Clinically meaningful differentiation is key
Throughout the interview, Zhou stressed the importance of developing drugs with clinically meaningful differentiation. That vision, Zhou said, will set Eccogene apart from hundreds of biotech companies in China.
“A highly differentiated product will have a profound impact in addressing unmet needs, especially when we are dealing with diseases affecting [a] large patient population and requiring chronic use of therapeutics,” he explained.
That strategy is particularly important in China, where a lot of me-too or fast-follow products have to face local competitors emerging at around the same time and in-licensed competitor molecules that are at a later development stage.
“The opportunity resides in the product itself,” Zhou said. “Efficacy, safety, DDI, and compliance or a combination of these factors can be meaningful differentiation. When the product has meaningful differentiation, it will be competitive in China and elsewhere.”

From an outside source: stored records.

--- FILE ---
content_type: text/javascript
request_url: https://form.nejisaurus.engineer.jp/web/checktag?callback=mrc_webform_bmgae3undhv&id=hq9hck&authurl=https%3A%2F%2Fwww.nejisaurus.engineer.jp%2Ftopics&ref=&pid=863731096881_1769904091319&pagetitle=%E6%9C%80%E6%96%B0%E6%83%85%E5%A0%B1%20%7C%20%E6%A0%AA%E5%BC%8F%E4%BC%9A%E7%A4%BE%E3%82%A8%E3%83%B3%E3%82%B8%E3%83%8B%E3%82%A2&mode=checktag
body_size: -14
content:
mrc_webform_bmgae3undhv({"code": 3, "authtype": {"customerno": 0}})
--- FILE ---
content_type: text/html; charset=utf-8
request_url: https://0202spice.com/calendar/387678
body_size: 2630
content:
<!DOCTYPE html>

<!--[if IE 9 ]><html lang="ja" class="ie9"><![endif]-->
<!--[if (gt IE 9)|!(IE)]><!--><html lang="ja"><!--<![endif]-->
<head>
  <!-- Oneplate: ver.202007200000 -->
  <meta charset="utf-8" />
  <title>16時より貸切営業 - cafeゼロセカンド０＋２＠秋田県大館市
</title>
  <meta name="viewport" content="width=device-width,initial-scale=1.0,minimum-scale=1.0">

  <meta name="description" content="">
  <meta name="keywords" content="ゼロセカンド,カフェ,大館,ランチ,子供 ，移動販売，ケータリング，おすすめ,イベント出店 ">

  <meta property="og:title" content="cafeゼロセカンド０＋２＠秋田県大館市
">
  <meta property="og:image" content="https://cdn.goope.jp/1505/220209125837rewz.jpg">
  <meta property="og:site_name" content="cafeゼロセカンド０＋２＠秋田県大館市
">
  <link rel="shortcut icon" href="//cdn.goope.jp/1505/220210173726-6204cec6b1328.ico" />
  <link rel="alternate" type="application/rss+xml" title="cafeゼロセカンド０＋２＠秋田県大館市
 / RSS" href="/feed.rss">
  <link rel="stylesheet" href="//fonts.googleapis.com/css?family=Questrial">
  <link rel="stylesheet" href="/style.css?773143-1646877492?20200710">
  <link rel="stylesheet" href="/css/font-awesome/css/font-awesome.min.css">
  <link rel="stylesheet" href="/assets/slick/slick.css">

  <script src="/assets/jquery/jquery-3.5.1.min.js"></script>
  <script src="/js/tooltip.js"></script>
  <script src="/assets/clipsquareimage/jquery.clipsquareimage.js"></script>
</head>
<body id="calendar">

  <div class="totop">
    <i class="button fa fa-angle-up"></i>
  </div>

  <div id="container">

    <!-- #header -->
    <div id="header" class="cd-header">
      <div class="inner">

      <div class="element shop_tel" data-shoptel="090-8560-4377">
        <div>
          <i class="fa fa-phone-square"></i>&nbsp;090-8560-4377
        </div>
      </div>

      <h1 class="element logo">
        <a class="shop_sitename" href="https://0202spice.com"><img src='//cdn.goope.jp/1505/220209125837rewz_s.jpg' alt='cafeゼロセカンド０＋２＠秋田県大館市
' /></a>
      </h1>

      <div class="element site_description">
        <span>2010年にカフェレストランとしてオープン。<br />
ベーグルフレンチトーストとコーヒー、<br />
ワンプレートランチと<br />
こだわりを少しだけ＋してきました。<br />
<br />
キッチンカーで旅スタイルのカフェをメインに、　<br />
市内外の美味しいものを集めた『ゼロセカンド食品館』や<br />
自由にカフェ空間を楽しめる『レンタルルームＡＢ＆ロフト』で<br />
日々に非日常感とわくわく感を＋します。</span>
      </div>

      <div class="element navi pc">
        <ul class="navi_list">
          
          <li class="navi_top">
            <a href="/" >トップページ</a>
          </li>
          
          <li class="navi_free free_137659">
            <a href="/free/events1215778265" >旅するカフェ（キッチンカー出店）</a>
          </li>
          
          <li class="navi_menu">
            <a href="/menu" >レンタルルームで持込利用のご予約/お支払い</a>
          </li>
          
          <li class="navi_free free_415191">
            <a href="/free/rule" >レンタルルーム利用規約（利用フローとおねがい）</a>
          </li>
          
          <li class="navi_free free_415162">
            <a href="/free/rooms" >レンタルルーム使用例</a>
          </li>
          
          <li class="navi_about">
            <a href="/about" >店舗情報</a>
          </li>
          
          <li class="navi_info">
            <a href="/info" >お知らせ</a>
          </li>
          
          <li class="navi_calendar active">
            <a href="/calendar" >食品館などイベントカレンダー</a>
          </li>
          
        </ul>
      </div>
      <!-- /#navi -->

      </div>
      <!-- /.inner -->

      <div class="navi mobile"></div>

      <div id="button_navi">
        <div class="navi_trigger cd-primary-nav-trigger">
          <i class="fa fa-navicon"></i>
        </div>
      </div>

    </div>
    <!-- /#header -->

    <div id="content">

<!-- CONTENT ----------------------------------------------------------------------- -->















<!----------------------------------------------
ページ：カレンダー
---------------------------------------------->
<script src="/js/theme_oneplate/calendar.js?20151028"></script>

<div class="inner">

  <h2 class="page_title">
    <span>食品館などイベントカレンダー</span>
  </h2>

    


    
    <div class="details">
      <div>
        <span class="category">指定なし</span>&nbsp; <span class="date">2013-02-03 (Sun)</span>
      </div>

But achieving clinically meaningful differentiation is not an easy task. Zhou said he believes the team must have an in-depth understanding of the disease and biology behind the mechanism of action, and they must be capable of designing molecules with differentiation that no one has created before while maintaining good drug-like properties and the ability to demonstrate that translation of differentiation in the clinical phase.
But he said Eccogene has what it takes to achieve those goals, with its specialization in disease biology, medicinal chemistry and translational science. Its research team also has years of industry experience with complementary expertise in biology, chemistry, ADME, toxicology and CMC. The company is also supported by a panel of scientific advisors and consultants who have more than 20 years of experience in R&D.
Zhou received biology training at Fudan University in Shanghai and studied chemistry at Brandeis University in Massachusetts. Before founding Eccogene, he served at U.S. startup Tetraphase Pharmaceuticals Inc., Glaxosmithkline plc, American Chemical Society and Eli Lilly.
“The key in drug innovation is a link between disease, biology and chemistry,” he said. “We need an in-depth understanding of the disease. We need to translate the biology to creating the desired pharmacological effects in patients. We need the chemistry capability to innovatively design molecules that achieve the biological effects with good druglike properties.”